Material for this task:
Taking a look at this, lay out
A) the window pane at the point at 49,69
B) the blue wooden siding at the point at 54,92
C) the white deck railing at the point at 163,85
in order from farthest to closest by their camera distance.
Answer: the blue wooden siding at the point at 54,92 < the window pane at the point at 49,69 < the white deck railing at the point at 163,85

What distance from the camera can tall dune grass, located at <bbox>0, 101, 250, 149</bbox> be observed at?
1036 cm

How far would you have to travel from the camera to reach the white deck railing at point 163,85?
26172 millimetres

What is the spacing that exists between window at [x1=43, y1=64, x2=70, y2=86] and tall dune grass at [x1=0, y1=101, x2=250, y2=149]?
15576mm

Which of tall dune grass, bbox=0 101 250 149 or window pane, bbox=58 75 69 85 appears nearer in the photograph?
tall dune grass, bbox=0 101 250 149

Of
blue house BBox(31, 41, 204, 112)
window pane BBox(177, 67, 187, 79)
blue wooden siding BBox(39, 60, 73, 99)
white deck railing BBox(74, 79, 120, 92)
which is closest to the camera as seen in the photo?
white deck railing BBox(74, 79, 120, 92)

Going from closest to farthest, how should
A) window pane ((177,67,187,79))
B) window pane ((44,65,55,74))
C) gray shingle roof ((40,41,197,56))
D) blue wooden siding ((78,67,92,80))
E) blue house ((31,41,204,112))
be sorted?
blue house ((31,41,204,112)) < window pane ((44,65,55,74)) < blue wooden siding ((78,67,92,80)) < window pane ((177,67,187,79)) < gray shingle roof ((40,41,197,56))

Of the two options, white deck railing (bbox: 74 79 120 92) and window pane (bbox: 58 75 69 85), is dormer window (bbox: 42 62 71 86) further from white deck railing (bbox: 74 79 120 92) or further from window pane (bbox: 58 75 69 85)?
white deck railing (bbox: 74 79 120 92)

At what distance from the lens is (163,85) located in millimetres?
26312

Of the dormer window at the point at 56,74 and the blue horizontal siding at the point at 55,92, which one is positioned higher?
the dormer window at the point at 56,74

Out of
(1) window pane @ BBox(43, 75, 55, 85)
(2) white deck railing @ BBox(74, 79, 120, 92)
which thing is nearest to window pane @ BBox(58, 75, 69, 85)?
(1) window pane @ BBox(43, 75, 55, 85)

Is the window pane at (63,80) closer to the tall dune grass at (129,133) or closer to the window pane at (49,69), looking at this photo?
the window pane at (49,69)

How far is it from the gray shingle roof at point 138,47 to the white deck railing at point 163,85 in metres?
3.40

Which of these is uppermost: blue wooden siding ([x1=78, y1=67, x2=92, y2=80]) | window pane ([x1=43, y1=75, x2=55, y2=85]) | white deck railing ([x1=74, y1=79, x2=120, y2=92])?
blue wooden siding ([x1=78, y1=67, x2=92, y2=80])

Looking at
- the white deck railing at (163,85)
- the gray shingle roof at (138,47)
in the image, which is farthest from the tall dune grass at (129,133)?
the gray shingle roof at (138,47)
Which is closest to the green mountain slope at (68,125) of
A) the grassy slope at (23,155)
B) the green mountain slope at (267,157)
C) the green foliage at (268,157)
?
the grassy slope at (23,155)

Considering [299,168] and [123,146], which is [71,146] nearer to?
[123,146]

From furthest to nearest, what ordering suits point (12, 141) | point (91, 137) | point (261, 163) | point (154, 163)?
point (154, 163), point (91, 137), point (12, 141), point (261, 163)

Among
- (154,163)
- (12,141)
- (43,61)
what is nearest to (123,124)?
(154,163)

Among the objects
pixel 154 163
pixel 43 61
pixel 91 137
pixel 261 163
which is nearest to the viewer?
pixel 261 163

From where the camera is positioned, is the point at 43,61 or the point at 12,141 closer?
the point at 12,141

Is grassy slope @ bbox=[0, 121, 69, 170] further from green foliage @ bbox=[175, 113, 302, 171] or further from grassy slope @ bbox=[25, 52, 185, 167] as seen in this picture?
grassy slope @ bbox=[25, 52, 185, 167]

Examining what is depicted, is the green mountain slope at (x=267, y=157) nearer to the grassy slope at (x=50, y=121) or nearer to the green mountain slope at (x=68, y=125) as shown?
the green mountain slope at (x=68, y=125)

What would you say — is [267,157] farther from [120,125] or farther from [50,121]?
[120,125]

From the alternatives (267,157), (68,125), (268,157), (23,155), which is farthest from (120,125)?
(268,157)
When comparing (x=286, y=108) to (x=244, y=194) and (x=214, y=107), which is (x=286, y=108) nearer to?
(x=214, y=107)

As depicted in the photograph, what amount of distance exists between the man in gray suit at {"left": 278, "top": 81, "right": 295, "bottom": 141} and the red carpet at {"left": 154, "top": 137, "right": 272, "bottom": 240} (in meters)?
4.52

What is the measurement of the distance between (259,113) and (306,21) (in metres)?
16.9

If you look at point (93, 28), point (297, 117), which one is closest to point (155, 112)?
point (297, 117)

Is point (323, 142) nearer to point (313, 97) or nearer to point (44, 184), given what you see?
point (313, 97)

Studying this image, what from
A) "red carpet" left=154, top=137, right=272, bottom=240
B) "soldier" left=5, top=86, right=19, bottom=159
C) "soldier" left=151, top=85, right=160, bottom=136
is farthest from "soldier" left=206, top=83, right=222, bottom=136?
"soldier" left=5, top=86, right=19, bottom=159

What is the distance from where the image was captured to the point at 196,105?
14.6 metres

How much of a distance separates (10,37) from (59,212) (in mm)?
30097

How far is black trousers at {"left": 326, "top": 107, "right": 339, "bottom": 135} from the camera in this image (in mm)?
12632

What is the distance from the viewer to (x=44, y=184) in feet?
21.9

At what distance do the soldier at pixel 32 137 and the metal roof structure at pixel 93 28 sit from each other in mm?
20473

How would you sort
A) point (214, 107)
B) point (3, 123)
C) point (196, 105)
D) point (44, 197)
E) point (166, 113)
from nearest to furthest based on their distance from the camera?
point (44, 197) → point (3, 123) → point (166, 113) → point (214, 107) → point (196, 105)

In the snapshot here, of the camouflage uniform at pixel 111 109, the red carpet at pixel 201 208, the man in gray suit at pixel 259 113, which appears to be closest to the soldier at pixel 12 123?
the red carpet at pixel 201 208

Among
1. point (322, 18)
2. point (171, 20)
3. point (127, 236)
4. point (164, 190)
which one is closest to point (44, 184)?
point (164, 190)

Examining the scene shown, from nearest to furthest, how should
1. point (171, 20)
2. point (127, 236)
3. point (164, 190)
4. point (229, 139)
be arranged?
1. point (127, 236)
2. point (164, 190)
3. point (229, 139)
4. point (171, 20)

Task details:
Can you give every line above again, exactly as written?

Solved problem:
Taking a look at this, lay out
A) the window pane at the point at 49,69
B) the blue wooden siding at the point at 54,92
C) the white deck railing at the point at 163,85
in order from farthest to closest by their camera distance.
Answer: the blue wooden siding at the point at 54,92 < the window pane at the point at 49,69 < the white deck railing at the point at 163,85

What distance from the camera can tall dune grass, located at <bbox>0, 101, 250, 149</bbox> be observed at?
1036 cm

How far would you have to travel from the camera to reach the white deck railing at point 163,85?
26172 millimetres

What is the spacing that exists between window at [x1=43, y1=64, x2=70, y2=86] and tall dune grass at [x1=0, y1=101, x2=250, y2=149]?
15576mm

Which of tall dune grass, bbox=0 101 250 149 or window pane, bbox=58 75 69 85 appears nearer in the photograph?
tall dune grass, bbox=0 101 250 149

Of
blue house BBox(31, 41, 204, 112)
window pane BBox(177, 67, 187, 79)
blue wooden siding BBox(39, 60, 73, 99)
white deck railing BBox(74, 79, 120, 92)
which is closest to the camera as seen in the photo?
white deck railing BBox(74, 79, 120, 92)

Going from closest to farthest, how should
A) window pane ((177,67,187,79))
B) window pane ((44,65,55,74))
C) gray shingle roof ((40,41,197,56))
D) blue wooden siding ((78,67,92,80))
E) blue house ((31,41,204,112))
be sorted?
blue house ((31,41,204,112)) < window pane ((44,65,55,74)) < blue wooden siding ((78,67,92,80)) < window pane ((177,67,187,79)) < gray shingle roof ((40,41,197,56))

Of the two options, white deck railing (bbox: 74 79 120 92) and window pane (bbox: 58 75 69 85), is dormer window (bbox: 42 62 71 86) further from white deck railing (bbox: 74 79 120 92) or further from window pane (bbox: 58 75 69 85)?
white deck railing (bbox: 74 79 120 92)

At what distance from the lens is (163,85) located in millimetres?
26312

Of the dormer window at the point at 56,74 and the blue horizontal siding at the point at 55,92, which one is positioned higher?
the dormer window at the point at 56,74

Out of
(1) window pane @ BBox(43, 75, 55, 85)
(2) white deck railing @ BBox(74, 79, 120, 92)
which thing is nearest to window pane @ BBox(58, 75, 69, 85)?
(1) window pane @ BBox(43, 75, 55, 85)

Is the window pane at (63,80) closer to the tall dune grass at (129,133) or closer to the window pane at (49,69), looking at this photo?
the window pane at (49,69)

How far is it from the gray shingle roof at point 138,47 to the white deck railing at point 163,85 in metres?
3.40

Which of these is uppermost: blue wooden siding ([x1=78, y1=67, x2=92, y2=80]) | window pane ([x1=43, y1=75, x2=55, y2=85]) | white deck railing ([x1=74, y1=79, x2=120, y2=92])?
blue wooden siding ([x1=78, y1=67, x2=92, y2=80])

Looking at
- the white deck railing at (163,85)
- the gray shingle roof at (138,47)
in the image, which is farthest from the tall dune grass at (129,133)?
the gray shingle roof at (138,47)
Which is closest to the green mountain slope at (68,125) of
A) the grassy slope at (23,155)
B) the green mountain slope at (267,157)
C) the green foliage at (268,157)
?
the grassy slope at (23,155)

Considering [299,168] and [123,146], which is [71,146] nearer to?
[123,146]

From furthest to nearest, what ordering suits point (12, 141) | point (91, 137) | point (261, 163) | point (154, 163)?
point (154, 163), point (91, 137), point (12, 141), point (261, 163)

Among
- (154,163)
- (12,141)
- (43,61)
what is nearest to (123,124)?
(154,163)

Among the objects
pixel 154 163
pixel 43 61
pixel 91 137
pixel 261 163
which is nearest to the viewer?
pixel 261 163

From where the camera is positioned, is the point at 43,61 or the point at 12,141 closer?
the point at 12,141

Is grassy slope @ bbox=[0, 121, 69, 170] further from green foliage @ bbox=[175, 113, 302, 171] or further from grassy slope @ bbox=[25, 52, 185, 167] as seen in this picture?
grassy slope @ bbox=[25, 52, 185, 167]

Examining what is depicted, is the green mountain slope at (x=267, y=157) nearer to the grassy slope at (x=50, y=121) or nearer to the green mountain slope at (x=68, y=125) as shown?
the green mountain slope at (x=68, y=125)

What would you say — is [267,157] farther from [120,125] or farther from [50,121]?
[120,125]

From the alternatives (267,157), (68,125), (268,157), (23,155), which is farthest from (120,125)?
(268,157)
When comparing (x=286, y=108) to (x=244, y=194) and (x=214, y=107), which is (x=286, y=108) nearer to?
(x=214, y=107)

As depicted in the photograph, what amount of distance exists between the man in gray suit at {"left": 278, "top": 81, "right": 295, "bottom": 141} and the red carpet at {"left": 154, "top": 137, "right": 272, "bottom": 240} (in meters)?
4.52

What is the measurement of the distance between (259,113) and (306,21) (in metres)?
16.9

If you look at point (93, 28), point (297, 117), which one is closest to point (155, 112)?
point (297, 117)

Is point (323, 142) nearer to point (313, 97) or nearer to point (44, 184), given what you see?
point (313, 97)

Studying this image, what from
A) "red carpet" left=154, top=137, right=272, bottom=240
B) "soldier" left=5, top=86, right=19, bottom=159
C) "soldier" left=151, top=85, right=160, bottom=136
is farthest from "soldier" left=206, top=83, right=222, bottom=136?
"soldier" left=5, top=86, right=19, bottom=159

What is the distance from where the image was captured to the point at 196,105?
14.6 metres

How much of a distance separates (10,37) from (59,212) (in mm)?
30097

How far is black trousers at {"left": 326, "top": 107, "right": 339, "bottom": 135} from the camera in this image (in mm)?
12632

What is the distance from the viewer to (x=44, y=184) in feet?
21.9

At what distance do the soldier at pixel 32 137 and the metal roof structure at pixel 93 28 sit from each other in mm?
20473

How would you sort
A) point (214, 107)
B) point (3, 123)
C) point (196, 105)
D) point (44, 197)
E) point (166, 113)
from nearest to furthest based on their distance from the camera?
point (44, 197) → point (3, 123) → point (166, 113) → point (214, 107) → point (196, 105)

In the snapshot here, of the camouflage uniform at pixel 111 109, the red carpet at pixel 201 208, the man in gray suit at pixel 259 113, which appears to be closest to the soldier at pixel 12 123?
the red carpet at pixel 201 208

Among
1. point (322, 18)
2. point (171, 20)
3. point (127, 236)
4. point (164, 190)
which one is closest to point (44, 184)?
point (164, 190)

Examining the scene shown, from nearest to furthest, how should
1. point (171, 20)
2. point (127, 236)
3. point (164, 190)
4. point (229, 139)
be arranged?
1. point (127, 236)
2. point (164, 190)
3. point (229, 139)
4. point (171, 20)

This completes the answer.